REQUIRED ACTION: Across the entries, how many lines have the string "site" in them? Reply with only a number.

RECORD EXCERPTS:
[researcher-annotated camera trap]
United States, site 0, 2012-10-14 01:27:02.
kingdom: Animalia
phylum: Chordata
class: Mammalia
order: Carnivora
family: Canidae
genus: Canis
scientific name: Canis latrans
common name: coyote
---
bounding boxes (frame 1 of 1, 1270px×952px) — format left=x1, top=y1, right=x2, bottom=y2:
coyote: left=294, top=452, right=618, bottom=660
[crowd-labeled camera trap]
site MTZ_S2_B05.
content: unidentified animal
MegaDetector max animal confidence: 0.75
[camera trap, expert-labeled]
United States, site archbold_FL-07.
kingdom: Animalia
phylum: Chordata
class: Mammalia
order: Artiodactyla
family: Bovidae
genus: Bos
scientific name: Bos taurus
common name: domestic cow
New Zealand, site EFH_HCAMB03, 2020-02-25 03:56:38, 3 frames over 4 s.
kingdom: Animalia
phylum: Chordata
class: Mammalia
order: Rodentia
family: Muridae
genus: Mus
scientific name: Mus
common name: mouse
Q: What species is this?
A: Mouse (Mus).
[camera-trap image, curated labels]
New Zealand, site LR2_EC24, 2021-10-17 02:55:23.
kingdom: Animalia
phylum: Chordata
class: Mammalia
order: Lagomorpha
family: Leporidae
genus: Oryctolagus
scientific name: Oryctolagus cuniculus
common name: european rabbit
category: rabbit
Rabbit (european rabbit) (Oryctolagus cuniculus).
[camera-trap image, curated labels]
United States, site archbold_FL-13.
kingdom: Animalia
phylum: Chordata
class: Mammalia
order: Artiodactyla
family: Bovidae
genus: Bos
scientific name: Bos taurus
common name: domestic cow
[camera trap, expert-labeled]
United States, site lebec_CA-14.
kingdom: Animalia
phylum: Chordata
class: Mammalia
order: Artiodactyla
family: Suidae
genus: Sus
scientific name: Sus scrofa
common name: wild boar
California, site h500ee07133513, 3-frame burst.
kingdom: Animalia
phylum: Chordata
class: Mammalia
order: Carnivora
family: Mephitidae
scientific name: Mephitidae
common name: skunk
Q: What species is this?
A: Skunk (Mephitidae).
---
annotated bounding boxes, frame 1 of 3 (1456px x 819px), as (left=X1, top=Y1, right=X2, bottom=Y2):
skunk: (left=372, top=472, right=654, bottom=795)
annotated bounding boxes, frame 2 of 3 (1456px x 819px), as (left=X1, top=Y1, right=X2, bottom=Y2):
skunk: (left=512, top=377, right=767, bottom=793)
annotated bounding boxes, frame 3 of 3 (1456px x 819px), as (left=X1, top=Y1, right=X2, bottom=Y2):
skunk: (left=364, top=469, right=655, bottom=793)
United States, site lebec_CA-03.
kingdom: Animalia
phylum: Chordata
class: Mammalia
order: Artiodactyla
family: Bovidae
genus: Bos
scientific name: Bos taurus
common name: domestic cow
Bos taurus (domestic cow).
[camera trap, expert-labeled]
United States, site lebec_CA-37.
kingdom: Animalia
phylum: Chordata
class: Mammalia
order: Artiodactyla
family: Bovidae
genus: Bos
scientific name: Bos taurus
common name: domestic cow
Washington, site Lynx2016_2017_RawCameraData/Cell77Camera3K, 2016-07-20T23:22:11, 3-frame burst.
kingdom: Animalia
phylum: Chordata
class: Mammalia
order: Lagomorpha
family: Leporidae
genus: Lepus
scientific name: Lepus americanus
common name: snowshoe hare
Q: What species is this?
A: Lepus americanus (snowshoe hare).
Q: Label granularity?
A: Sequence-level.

ANSWER FOR THE TASK: 11